▶ What the task requires
Output an exact reproduction of the data.

▶ Dataset records
--- --- ---

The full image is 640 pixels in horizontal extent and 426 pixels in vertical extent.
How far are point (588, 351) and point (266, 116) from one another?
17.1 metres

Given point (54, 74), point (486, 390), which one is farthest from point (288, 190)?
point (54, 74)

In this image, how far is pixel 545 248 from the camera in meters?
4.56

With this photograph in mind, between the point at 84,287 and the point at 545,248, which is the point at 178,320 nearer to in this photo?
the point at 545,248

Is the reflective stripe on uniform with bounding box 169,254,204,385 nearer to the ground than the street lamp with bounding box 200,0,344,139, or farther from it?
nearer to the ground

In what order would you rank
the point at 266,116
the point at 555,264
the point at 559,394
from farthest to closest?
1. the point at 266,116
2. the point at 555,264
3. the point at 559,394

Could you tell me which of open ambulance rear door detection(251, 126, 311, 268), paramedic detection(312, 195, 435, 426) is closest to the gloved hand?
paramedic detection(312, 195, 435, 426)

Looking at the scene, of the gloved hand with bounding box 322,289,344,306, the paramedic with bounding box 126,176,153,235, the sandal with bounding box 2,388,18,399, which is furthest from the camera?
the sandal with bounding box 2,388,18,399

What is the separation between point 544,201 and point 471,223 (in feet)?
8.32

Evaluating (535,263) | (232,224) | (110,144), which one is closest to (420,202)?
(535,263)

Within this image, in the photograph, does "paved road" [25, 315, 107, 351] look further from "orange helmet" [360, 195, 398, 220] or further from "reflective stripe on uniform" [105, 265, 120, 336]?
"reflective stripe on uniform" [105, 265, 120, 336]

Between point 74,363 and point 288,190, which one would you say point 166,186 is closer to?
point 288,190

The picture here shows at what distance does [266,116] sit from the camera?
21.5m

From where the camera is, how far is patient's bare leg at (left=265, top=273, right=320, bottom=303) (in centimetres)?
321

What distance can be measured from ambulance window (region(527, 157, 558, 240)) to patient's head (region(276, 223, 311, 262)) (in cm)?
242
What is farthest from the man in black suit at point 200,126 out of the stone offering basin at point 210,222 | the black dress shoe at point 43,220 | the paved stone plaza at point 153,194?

--- --- ---

▶ Answer for this exercise
The full image is 640 pixels in horizontal extent and 426 pixels in vertical extent.
How far are point (588, 351) and point (266, 116) from one another?
17.1 metres

Given point (54, 74), point (486, 390), which one is farthest from point (288, 190)?
point (54, 74)

In this image, how far is pixel 545 248 from the camera in meters?
4.56

With this photograph in mind, between the point at 84,287 and the point at 545,248, which is the point at 178,320 nearer to in this photo?
the point at 545,248

Is the reflective stripe on uniform with bounding box 169,254,204,385 nearer to the ground than the street lamp with bounding box 200,0,344,139, or farther from it?
nearer to the ground

In what order would you rank
the point at 266,116
the point at 555,264
the point at 559,394
from farthest to closest?
1. the point at 266,116
2. the point at 555,264
3. the point at 559,394

Could you tell me which of open ambulance rear door detection(251, 126, 311, 268), paramedic detection(312, 195, 435, 426) is closest to the gloved hand?
paramedic detection(312, 195, 435, 426)

Looking at the scene, of the gloved hand with bounding box 322,289,344,306, the paramedic with bounding box 126,176,153,235, the sandal with bounding box 2,388,18,399, which is furthest from the camera?
the sandal with bounding box 2,388,18,399

What is the separation between point 544,201 and point 471,223 (in feet)?
8.32

Evaluating (535,263) | (232,224) | (110,144), which one is closest to (420,202)?
(535,263)

Within this image, in the photograph, does "paved road" [25, 315, 107, 351] look further from "orange helmet" [360, 195, 398, 220] or further from "reflective stripe on uniform" [105, 265, 120, 336]?
"reflective stripe on uniform" [105, 265, 120, 336]

Between point 74,363 and point 288,190, which one would you say point 166,186 is closer to?
point 288,190

The picture here shows at what distance does [266,116] sit from the camera?
21.5m

From where the camera is, how far is patient's bare leg at (left=265, top=273, right=320, bottom=303) (in centimetres)?
321

What distance can be measured from ambulance window (region(527, 157, 558, 240)) to patient's head (region(276, 223, 311, 262)) (in cm)?
242
What is farthest from the man in black suit at point 200,126 out of the stone offering basin at point 210,222 | the black dress shoe at point 43,220 | the paved stone plaza at point 153,194?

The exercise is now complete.